When accessing corporate data from personal devices, users are more susceptible to cyberattacks. Home wireless networks are much easier targets for hackers. Additionally, human error has always been an issue of concern, even prior to 2020. It often happens for employees to be negligent and reckless when it comes to giving access to information to the wrong people. However, remote working has made the problem even more serious.
When working from home, employees are likely to be interrupted by visitors or family members, which makes them more careless than they usually are.

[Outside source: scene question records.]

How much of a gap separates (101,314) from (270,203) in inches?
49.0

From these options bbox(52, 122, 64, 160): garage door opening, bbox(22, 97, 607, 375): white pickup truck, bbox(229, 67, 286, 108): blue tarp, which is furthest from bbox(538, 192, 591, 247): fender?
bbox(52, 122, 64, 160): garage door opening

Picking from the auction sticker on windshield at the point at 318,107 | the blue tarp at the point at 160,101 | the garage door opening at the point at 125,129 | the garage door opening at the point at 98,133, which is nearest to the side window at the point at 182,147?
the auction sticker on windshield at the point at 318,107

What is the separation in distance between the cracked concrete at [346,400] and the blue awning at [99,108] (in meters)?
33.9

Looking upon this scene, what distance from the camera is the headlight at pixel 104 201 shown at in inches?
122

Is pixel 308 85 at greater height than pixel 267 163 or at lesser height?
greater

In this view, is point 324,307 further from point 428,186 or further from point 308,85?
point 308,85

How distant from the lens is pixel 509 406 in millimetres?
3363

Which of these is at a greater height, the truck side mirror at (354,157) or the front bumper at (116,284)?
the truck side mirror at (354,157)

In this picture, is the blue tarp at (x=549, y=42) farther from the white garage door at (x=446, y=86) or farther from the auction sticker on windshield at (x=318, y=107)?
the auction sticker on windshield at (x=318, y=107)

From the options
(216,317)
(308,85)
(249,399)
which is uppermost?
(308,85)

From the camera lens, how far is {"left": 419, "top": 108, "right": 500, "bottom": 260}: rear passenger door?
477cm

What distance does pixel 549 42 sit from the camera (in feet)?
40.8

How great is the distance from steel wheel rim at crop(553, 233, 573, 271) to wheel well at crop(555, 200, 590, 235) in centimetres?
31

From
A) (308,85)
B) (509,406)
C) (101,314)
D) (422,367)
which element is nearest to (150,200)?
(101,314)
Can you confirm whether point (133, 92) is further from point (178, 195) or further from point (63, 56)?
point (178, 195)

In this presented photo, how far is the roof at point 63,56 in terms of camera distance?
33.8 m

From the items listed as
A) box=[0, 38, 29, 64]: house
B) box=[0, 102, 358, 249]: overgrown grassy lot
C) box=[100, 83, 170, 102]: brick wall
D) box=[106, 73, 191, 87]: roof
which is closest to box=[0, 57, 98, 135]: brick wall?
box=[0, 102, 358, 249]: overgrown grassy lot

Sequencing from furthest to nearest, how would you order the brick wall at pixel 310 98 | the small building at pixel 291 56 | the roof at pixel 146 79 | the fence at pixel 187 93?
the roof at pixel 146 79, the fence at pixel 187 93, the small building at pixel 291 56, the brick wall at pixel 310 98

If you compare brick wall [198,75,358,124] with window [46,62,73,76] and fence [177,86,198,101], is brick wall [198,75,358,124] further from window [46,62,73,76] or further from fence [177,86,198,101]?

Consequently, IT systems must be more adaptive to the change in working practices by introducing time-outs, automated controls, etc.
Home office cybersecurity threats
Since 2020, the work process has sustained enormous changes, as most of the workers were forced to work remotely, although many of them have never worked from home before. Despite it, over seventy percent of employers didn’t oblige their employees to attend special training on how to interact with corporate resources safely online.
As far as equipment is concerned, many businesses failed to provide their workers with corporate equipment. They allowed employees to use their home devices to connect to office IT infrastructure, although most of these devices weren’t properly protected. According to many studies, approximately 80% of remote workers use their personal computers for work purposes, while also using these devices to watch movies, play games, and enjoy other forms of entertainment.
The interest of individuals in online entertainment has been exploited by cybercriminals by luring them to fake websites and persuading them to download malware in the form of a movie or another file. Another home office cybersecurity threat is the use of unsecured channels for remote work. When working in the office, IT administrators are responsible for Internet channel securing, which isn’t the case when working remotely.
Another cybersecurity threat in home offices is the vulnerabilities in collaboration tools. In-office environments, employees could attend meetings in person. Anyhow, the world of remote working has increased the demand for collaboration tools and videoconferences, which appealed to cybercriminals. The risk of security gaps is huge, even in legitimate software programs for videoconferencing like Microsoft Teams and Zoom.
Protective measures
Businesses are required to take protective measures to adapt to remote working and reduce the risk of cyberattacks and threats. Cybercriminals keep track of the adjustments businesses make to take advantage of their vulnerabilities. There are certain precautions that companies can take to protect their employees, data, and themselves.
Data security policies and practices should be reviewed to ensure compatibility with remote work setups. These policies should be communicated to employees, and they should be reminded to follow the necessary practices while working remotely. Employee access to confidential information should be restricted by ensuring workers only have access to the required information for completing their duties.
As far as remote access is concerned, employees should be encouraged to use VPN (Virtual Private Network) access whenever possible, which provides an extra layer of protection. Staff members should also be advised to watch out for phishing emails by reviewing their emails diligently. Businesses should secure videoconferencing meetings by using the security features on the videoconferencing software, such as gaining access by invitation, locking meetings, using virtual waiting rooms, etc.
A final note
Cybercriminals are expected to continue exploiting the digital transformation of organizations.
Every business should take protective measures to minimize the risk of attacks!